Una sombra sobre las organizaciones humanitarias
En medio de las apocalípticas ofertas xenófobas de Donald Trump y los gobiernos aliados de Europa, surgieron revelaciones que sentaron en el banquillo a quienes siempre fueron un refugio para discriminados y perseguidos: las organizaciones no gubernamentales (ONG).
En los primeros días de febrero quedó probado que miembros de la británica Oxfam habían protagonizado rumbosas fiestas sexuales con prostitutas y menores de Haití.
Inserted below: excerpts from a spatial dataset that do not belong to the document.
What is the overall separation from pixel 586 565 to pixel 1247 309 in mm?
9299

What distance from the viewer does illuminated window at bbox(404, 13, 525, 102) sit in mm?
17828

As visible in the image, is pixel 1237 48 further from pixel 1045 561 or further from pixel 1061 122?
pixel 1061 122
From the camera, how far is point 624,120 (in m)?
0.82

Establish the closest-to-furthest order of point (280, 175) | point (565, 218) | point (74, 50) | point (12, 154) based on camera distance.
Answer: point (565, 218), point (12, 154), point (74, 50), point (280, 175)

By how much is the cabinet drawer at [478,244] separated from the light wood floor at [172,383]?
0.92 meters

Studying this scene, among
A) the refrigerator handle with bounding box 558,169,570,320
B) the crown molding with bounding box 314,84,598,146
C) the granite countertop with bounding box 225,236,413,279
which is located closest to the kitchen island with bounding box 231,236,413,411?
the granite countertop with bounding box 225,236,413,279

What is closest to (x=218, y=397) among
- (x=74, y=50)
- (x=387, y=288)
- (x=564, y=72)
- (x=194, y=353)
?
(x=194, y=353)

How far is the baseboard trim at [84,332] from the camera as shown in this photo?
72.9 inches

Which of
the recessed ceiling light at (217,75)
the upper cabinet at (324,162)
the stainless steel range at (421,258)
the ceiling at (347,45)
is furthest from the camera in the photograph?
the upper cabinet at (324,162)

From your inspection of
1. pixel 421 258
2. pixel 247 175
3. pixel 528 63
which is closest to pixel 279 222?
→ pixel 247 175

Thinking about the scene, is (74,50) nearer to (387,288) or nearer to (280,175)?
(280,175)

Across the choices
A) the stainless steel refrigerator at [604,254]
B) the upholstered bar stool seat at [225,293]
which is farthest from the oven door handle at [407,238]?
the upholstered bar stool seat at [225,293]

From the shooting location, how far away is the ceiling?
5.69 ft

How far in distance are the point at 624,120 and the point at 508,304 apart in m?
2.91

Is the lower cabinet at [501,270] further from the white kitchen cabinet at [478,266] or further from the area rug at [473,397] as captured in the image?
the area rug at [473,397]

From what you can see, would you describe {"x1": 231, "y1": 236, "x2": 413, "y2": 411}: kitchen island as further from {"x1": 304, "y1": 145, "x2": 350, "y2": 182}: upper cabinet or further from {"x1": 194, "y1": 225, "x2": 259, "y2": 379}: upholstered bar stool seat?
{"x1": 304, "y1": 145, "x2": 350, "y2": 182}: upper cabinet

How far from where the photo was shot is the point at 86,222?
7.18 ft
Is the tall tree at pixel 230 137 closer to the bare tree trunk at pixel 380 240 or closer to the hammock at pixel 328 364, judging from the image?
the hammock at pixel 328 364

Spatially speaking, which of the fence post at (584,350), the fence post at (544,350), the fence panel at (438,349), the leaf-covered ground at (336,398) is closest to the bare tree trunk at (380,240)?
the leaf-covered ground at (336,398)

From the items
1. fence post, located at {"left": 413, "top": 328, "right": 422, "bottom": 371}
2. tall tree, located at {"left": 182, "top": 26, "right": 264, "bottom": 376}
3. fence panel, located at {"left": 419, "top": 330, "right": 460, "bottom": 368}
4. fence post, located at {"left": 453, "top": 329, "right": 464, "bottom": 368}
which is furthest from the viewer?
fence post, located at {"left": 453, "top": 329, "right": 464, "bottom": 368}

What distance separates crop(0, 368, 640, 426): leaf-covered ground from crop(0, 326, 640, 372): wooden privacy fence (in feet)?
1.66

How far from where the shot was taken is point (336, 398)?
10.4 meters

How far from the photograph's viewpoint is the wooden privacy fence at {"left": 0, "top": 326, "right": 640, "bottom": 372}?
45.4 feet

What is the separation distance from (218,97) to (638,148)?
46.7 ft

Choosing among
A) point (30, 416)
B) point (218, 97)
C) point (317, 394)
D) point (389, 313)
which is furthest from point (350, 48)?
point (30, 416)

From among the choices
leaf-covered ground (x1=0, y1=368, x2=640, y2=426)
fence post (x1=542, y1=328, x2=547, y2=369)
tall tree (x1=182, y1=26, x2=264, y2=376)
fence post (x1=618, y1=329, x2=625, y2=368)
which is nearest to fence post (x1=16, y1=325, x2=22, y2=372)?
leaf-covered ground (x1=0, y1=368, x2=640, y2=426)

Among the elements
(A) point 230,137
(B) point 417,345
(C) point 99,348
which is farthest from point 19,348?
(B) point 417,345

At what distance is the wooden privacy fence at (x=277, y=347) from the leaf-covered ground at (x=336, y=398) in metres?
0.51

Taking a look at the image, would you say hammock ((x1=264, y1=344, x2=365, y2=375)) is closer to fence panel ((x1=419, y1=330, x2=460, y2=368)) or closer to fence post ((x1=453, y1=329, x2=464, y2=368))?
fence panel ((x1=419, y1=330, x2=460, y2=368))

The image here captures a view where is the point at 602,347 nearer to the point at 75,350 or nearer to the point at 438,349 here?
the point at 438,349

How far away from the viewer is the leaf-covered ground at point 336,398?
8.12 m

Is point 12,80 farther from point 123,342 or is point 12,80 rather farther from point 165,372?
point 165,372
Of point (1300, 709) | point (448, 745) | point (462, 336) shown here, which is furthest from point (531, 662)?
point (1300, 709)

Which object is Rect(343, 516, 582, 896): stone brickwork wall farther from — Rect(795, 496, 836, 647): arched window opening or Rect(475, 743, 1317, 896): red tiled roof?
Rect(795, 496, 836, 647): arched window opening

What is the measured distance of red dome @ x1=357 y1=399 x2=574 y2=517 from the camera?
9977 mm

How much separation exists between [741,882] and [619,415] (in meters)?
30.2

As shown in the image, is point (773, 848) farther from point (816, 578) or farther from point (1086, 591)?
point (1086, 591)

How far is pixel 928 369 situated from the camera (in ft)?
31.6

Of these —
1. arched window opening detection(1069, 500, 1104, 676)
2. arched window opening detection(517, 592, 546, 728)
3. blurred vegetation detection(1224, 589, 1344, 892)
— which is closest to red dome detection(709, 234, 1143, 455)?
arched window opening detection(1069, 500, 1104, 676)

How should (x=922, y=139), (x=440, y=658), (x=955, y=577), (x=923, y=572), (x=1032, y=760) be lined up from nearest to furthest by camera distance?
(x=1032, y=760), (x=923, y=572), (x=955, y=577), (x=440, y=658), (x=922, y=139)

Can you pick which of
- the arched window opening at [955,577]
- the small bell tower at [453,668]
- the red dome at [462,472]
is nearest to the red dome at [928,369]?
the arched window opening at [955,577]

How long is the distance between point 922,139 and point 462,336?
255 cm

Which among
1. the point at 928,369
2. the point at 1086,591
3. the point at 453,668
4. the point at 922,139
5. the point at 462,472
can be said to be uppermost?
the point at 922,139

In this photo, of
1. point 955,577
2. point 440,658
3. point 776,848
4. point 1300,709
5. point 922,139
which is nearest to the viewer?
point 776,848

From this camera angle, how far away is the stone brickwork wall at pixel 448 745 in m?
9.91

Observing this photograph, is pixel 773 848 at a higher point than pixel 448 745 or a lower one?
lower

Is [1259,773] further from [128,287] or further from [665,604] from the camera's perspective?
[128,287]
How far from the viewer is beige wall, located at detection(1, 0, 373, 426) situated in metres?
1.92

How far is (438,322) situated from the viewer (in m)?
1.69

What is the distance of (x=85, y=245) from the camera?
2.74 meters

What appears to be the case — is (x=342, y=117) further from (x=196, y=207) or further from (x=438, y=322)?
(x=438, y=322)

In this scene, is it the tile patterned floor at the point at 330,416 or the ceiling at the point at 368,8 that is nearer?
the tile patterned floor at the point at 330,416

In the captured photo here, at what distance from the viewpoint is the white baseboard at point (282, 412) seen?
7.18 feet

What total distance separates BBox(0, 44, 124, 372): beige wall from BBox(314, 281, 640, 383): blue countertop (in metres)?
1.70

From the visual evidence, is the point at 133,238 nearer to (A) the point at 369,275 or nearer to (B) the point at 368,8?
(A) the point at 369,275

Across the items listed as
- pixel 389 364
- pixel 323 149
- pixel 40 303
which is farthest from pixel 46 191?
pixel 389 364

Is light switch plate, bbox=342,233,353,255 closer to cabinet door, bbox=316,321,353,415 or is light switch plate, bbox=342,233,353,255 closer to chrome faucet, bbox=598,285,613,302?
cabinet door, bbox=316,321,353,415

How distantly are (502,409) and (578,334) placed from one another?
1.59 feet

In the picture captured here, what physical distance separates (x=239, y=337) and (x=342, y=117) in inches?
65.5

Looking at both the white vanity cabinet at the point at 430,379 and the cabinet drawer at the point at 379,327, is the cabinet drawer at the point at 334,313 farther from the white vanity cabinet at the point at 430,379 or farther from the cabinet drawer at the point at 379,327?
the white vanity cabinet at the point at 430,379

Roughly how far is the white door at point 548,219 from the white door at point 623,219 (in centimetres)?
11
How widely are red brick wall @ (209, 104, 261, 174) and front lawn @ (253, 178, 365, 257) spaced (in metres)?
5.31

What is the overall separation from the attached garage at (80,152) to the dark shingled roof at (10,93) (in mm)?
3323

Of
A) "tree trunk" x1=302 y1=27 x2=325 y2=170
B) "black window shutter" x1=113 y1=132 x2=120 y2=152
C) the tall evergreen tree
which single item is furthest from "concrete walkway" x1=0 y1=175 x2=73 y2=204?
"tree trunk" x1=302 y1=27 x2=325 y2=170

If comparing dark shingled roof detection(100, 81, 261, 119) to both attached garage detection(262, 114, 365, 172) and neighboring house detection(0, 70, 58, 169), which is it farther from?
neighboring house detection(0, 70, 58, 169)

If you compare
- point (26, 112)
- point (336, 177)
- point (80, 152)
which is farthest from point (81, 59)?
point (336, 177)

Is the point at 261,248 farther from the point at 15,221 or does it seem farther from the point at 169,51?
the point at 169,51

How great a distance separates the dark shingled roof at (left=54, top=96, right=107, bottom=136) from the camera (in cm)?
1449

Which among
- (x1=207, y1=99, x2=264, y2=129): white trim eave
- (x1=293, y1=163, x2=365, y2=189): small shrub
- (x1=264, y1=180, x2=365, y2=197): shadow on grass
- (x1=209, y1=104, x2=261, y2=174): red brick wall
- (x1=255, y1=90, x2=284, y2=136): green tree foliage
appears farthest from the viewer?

Habían llegado a la isla tras el terremoto de 2010 para asistir a las víctimas (220 mil muertos y 1,5 millón de personas sin vivienda) y administrar parte del cuantioso aporte internacional para la reconstrucción.
Días después el escándalo llegó a Médicos sin Fronteras. La organización reveló 24 casos de abuso, cuatro de ellos entre los propios cooperantes de la entidad, pero no dijo ni dónde ni cómo se habían registrado los hechos aberrantes. Simultáneamente, el también británico International Rescue Committee, una entidad creada en 1933 por Albert Einstein para enfrentar las políticas raciales del nazismo, admitió la veracidad de la denuncia que lo sindicaba como responsable de delitos sexuales en los campamentos de refugiados de la República Democrática del Congo. Como dijo un agente de la Guardia Fronteriza norteamericana a The New York Times, las ONG son “muy funcionales a intereses superiores”.